== Segment start ==

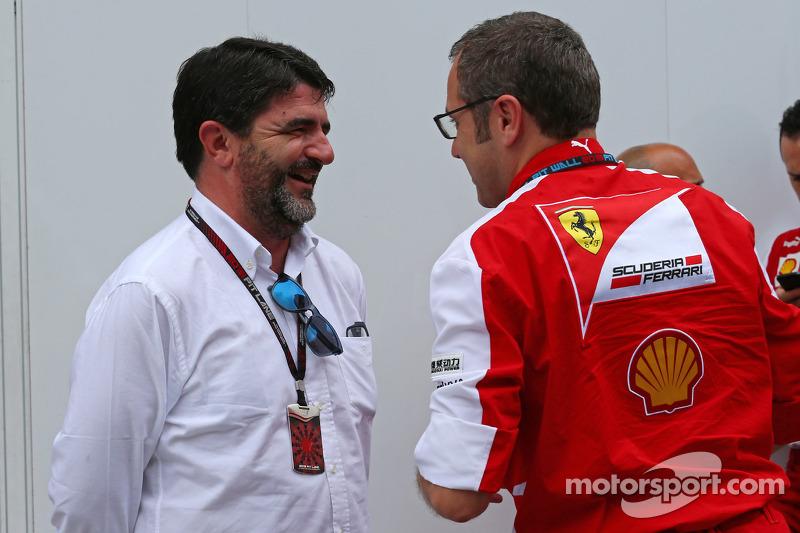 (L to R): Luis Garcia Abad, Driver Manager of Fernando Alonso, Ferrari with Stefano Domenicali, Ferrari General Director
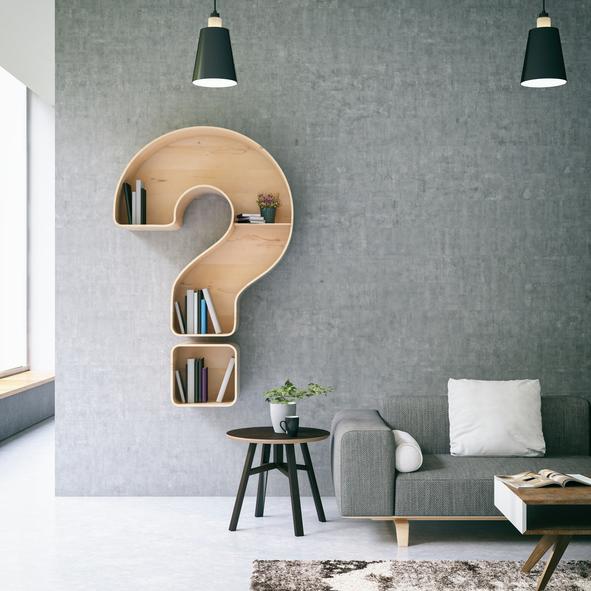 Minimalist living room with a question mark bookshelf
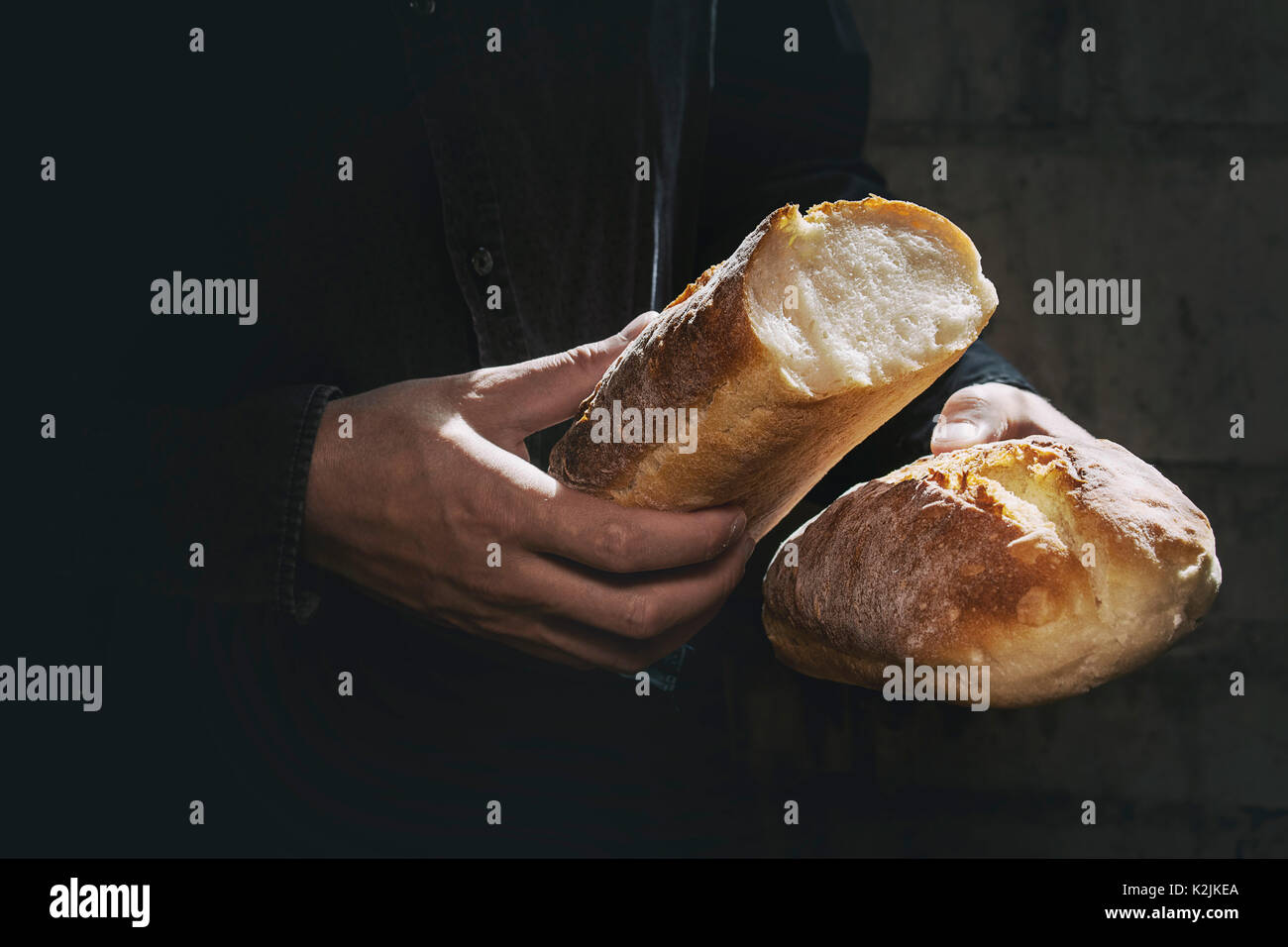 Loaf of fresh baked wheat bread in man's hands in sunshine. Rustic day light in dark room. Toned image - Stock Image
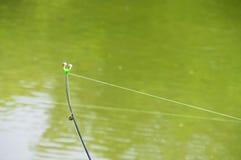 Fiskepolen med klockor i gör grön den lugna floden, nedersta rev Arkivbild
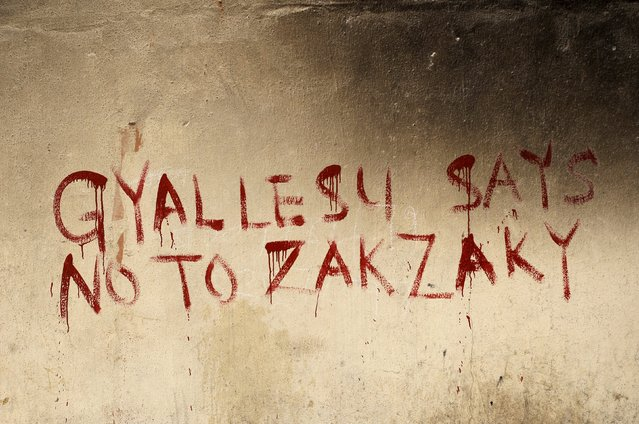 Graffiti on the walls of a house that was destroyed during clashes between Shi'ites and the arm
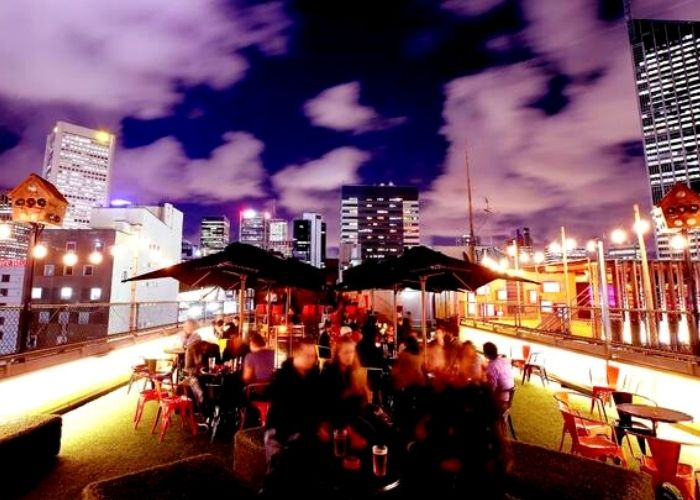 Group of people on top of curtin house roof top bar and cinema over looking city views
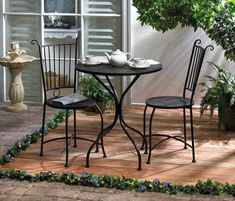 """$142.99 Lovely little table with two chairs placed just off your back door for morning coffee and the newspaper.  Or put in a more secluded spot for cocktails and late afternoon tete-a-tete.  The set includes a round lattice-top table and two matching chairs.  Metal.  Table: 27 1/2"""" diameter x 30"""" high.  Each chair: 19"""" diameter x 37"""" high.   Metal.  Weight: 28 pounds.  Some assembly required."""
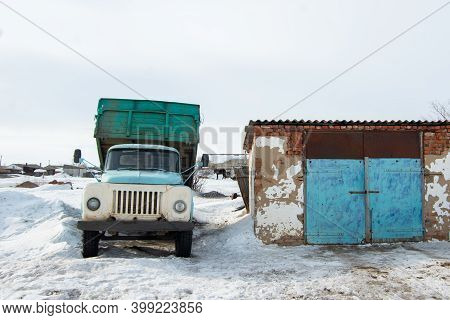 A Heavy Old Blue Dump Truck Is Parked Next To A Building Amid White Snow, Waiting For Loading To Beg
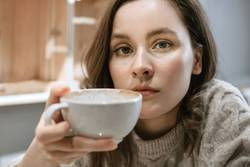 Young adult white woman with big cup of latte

== Segment end ==

* Problem to work on
Keep the pictures out and transcribe the entries exactly.

* The answer
 (L to R): Luis Garcia Abad, Driver Manager of Fernando Alonso, Ferrari with Stefano Domenicali, Ferrari General Director
 Minimalist living room with a question mark bookshelf
 Loaf of fresh baked wheat bread in man's hands in sunshine. Rustic day light in dark room. Toned image - Stock Image
 Fiskepolen med klockor i gör grön den lugna floden, nedersta rev Arkivbild
 Graffiti on the walls of a house that was destroyed during clashes between Shi'ites and the arm
 Group of people on top of curtin house roof top bar and cinema over looking city views
 """$142.99 Lovely little table with two chairs placed just off your back door for morning coffee and the newspaper.  Or put in a more secluded spot for cocktails and late afternoon tete-a-tete.  The set includes a round lattice-top table and two matching chairs.  Metal.  Table: 27 1/2"""" diameter x 30"""" high.  Each chair: 19"""" diameter x 37"""" high.   Metal.  Weight: 28 pounds.  Some assembly required."""
 A Heavy Old Blue Dump Truck Is Parked Next To A Building Amid White Snow, Waiting For Loading To Beg
 Young adult white woman with big cup of latte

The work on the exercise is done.